Both types of strength training can help you build strength and muscle by increasing mood and body fat. In practice, however, there are important differences between the two. Traditional strength training usually involves short, focused, and precise movements. Functional training involves multiple muscle groups in a single exercise and can be performed in series or as high intensity interval training (HIIT), circuit training, minute exercises, or a combination of all of the above, as Ashenden says.
Traditional strength training is very suitable for beginners, she says, because the risk of injury is lower because you don’t have to worry about stabilizing multiple joints at the same time. Common exercises like bicep curls or shoulder thrusts are precise, isolated movements that help get you started. Traditional strength training is also a recipe for building muscle and therefore many people use it to grow. 1 Ashenden, however, knows you probably need to hit the gym to get the right equipment.
Functional training is more accessible and requires no equipment or simple household facilities like a kettle or obstacle course.

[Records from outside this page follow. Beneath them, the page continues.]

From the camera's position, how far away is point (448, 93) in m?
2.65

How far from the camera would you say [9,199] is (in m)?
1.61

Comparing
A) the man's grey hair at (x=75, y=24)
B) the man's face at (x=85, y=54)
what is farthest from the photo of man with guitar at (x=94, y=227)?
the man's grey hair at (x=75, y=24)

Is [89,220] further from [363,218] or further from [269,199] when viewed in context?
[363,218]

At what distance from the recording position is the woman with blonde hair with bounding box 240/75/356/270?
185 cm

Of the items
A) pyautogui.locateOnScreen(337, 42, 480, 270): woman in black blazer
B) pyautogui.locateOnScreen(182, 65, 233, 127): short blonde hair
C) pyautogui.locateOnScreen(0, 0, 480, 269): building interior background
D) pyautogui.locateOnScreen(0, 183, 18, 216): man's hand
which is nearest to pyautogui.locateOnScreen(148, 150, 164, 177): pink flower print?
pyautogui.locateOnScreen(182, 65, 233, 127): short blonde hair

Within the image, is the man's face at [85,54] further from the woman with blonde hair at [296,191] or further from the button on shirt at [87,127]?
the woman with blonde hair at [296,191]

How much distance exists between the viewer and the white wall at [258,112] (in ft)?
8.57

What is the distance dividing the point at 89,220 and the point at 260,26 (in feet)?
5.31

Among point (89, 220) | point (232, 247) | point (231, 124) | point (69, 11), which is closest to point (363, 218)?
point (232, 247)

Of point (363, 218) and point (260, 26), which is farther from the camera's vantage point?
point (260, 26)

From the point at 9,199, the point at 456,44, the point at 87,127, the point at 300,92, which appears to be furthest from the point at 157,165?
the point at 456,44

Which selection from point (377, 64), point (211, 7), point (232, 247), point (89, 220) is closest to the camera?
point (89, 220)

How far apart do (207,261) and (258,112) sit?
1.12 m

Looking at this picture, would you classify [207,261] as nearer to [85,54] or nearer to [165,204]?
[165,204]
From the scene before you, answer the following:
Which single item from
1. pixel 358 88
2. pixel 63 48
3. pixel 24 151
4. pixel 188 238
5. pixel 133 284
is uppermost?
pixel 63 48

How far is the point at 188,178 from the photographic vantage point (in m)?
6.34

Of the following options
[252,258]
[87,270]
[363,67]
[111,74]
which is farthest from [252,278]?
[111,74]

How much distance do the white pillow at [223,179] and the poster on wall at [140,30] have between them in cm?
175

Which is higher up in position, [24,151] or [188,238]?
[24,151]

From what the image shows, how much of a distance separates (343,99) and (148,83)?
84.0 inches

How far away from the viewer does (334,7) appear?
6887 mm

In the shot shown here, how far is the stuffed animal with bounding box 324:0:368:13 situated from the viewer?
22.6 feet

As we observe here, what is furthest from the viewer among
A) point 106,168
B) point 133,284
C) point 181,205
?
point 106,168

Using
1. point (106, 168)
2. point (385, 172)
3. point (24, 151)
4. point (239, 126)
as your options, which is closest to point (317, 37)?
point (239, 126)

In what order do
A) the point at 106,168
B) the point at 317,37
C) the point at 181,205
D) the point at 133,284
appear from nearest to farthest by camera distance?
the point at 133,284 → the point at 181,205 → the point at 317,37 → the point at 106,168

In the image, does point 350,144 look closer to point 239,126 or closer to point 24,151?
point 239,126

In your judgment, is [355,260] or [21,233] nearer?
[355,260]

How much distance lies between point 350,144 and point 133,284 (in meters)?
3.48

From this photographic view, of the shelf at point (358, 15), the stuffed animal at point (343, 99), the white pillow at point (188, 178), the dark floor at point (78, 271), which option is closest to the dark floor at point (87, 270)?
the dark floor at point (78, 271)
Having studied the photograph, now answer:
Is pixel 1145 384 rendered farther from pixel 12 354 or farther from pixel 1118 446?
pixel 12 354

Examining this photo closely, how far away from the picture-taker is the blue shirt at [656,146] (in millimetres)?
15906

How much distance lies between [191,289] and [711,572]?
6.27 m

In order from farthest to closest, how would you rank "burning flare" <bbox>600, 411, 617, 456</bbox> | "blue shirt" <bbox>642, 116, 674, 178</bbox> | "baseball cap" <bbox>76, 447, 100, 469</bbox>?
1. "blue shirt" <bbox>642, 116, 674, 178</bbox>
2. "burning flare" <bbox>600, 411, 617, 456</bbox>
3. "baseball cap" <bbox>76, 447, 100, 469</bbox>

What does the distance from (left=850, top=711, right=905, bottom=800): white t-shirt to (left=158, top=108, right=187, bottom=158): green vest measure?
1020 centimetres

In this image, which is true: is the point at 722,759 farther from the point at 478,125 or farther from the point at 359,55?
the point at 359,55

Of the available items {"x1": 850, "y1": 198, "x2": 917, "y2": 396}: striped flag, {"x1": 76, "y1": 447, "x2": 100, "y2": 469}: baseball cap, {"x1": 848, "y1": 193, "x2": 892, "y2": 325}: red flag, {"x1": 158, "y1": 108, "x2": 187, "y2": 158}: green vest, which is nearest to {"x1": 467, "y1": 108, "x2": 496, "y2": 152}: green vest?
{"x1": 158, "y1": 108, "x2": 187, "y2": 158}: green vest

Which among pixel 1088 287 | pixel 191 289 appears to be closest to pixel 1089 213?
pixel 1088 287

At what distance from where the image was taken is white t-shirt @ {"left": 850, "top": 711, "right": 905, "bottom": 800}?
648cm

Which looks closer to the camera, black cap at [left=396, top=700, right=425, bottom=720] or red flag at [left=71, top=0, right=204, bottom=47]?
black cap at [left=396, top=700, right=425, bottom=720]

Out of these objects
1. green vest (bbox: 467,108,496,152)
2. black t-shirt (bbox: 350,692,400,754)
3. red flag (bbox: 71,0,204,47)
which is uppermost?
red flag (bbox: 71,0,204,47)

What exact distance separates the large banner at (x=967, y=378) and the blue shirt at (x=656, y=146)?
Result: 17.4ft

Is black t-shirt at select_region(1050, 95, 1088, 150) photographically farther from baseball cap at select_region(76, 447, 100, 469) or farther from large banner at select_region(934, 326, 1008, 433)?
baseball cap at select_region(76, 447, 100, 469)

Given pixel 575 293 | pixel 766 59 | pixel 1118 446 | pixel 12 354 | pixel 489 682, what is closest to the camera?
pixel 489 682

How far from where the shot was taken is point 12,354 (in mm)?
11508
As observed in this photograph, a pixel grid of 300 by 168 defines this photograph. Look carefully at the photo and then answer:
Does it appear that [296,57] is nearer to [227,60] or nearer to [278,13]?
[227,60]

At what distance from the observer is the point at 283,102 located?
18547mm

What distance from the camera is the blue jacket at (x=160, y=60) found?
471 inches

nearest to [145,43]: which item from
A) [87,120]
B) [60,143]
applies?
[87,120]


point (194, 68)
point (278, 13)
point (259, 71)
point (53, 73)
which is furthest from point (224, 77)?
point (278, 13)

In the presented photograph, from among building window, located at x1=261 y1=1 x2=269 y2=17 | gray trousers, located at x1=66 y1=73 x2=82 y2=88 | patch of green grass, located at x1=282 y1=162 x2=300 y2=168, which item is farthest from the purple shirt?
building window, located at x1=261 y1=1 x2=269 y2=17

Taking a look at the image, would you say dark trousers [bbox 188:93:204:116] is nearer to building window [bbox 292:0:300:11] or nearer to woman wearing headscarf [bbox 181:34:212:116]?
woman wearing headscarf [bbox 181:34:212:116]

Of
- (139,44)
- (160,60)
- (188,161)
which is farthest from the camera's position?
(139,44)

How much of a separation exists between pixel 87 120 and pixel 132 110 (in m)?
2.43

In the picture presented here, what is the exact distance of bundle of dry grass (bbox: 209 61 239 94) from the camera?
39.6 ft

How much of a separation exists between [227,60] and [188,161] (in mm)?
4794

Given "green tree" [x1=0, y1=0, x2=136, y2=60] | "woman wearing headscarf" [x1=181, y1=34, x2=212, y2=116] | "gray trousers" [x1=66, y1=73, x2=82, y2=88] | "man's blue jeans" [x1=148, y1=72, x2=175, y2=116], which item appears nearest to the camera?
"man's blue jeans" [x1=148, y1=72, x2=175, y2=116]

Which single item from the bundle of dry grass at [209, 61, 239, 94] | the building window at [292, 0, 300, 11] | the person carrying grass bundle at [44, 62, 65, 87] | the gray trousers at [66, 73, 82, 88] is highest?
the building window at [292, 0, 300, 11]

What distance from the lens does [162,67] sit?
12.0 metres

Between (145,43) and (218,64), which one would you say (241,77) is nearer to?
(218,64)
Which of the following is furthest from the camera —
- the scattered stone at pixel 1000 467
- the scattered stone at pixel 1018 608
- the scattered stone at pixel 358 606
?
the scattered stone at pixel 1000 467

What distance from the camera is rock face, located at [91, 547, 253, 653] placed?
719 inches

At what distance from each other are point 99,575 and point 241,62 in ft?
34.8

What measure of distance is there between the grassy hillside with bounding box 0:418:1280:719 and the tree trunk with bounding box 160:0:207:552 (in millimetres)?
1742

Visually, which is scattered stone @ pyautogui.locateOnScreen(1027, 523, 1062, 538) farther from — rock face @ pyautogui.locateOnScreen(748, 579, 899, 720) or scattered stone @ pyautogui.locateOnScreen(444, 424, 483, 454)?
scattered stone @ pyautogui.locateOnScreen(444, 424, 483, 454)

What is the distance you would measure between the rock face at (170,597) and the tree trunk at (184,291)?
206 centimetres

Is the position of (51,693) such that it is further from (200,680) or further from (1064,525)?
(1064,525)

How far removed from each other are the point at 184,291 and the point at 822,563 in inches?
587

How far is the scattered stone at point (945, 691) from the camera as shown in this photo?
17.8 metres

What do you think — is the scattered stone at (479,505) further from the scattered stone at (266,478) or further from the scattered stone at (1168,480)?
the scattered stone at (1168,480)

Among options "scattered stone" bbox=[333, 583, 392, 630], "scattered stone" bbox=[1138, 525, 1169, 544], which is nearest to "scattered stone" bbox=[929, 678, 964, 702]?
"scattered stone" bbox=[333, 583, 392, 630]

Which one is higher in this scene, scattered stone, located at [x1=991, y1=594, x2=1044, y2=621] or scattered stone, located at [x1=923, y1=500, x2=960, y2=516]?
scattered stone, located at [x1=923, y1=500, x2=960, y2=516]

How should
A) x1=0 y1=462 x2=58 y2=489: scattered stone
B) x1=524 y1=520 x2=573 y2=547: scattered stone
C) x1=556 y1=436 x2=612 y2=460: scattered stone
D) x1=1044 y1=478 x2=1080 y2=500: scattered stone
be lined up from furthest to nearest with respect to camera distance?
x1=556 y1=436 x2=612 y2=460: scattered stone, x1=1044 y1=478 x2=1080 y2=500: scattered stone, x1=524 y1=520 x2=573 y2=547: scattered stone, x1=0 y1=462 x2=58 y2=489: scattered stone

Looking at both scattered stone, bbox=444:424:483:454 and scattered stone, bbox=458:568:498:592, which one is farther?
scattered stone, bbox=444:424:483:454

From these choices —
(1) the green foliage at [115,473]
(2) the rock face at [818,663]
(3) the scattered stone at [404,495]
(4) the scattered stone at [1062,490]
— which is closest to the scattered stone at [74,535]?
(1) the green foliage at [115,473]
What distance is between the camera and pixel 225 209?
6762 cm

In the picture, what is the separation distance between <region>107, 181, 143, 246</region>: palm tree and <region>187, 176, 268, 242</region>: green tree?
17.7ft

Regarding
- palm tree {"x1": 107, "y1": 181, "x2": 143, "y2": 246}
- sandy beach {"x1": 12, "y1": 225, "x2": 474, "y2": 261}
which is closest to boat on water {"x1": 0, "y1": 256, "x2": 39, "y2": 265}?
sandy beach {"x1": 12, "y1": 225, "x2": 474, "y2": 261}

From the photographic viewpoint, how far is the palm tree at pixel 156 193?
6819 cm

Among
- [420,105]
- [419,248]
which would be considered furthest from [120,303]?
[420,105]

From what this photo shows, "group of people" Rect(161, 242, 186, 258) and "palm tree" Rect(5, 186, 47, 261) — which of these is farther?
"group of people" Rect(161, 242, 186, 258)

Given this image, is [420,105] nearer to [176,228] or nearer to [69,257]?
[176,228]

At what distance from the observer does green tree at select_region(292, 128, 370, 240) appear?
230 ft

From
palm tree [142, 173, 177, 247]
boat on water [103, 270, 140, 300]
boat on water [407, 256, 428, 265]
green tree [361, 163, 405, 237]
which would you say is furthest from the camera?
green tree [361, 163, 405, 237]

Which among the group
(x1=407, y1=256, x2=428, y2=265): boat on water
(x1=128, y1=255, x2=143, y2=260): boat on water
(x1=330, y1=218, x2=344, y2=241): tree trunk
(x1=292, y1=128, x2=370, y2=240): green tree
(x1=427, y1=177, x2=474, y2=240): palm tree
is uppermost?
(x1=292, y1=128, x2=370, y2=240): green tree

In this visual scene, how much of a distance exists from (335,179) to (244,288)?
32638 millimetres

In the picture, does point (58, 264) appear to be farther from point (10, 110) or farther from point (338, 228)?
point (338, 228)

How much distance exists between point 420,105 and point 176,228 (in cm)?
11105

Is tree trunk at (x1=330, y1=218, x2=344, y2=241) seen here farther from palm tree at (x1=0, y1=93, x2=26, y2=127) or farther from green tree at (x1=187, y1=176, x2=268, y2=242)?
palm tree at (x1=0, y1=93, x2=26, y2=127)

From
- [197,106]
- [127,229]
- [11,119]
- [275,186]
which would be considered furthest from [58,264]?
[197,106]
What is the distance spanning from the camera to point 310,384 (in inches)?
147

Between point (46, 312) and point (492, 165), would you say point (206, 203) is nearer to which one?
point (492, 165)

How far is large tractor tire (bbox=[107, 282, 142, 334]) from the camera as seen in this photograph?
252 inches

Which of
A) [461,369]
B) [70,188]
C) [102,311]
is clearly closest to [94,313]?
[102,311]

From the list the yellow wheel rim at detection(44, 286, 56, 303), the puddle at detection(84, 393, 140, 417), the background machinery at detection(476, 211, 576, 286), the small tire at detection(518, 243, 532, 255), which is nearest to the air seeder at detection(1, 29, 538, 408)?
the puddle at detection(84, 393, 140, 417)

Instead of recovering a muscle group, improve your ability to perform various dynamic movements that will help you in daily performance. “Functional strength training challenges other parts of the body,” says Ashenden. “Use more muscle because you’re likely to be standing, kneeling, swinging on one leg and more, rather than sitting in a sitting position like a machine.”
Which is the most effective?
The best type of weight training for you depends on your goals, says Hunter. If you are looking to build serious muscle in one area, opt for traditional weight training. If you prefer to develop endurance, stamina and strength, functional strength training can be offered. Because functional training can be done as HIIT, it may be organised to make you stronger faster. Both methods create strength and a healthy physique, and Hunter advocates combining them to maximise results.
How do you tell the difference between the two?
Typically, if your training is based on simple but intense movements using a seated machine, bench, pulley, or heavy weights, this is likely traditional strength training. Functional weight training is probably a little more complicated.
Ashenden also recommends monitoring your heart rate while exercising. “When you see it at longer intervals, eg. “For example, if you achieve 70-80% of your max, your work is probably functional strength training since greater heart rate means more calories burned,” he explains. “Traditional weight training is regarded modest heart rate and comfortable conversation during exercises.”
Take it
Traditional and functional strength training improves whole body strength, develops muscle, and maintains fitness, fat, and bone health. Traditional strength training employs heavy equipment or weights to generate flexion or tension in the glutes. Functional training includes more dynamic motions that need less equipment, including kettle swings or body leap squats. Both are good for overall health, Ashenden says, but he talks to your doctor before starting a new routine.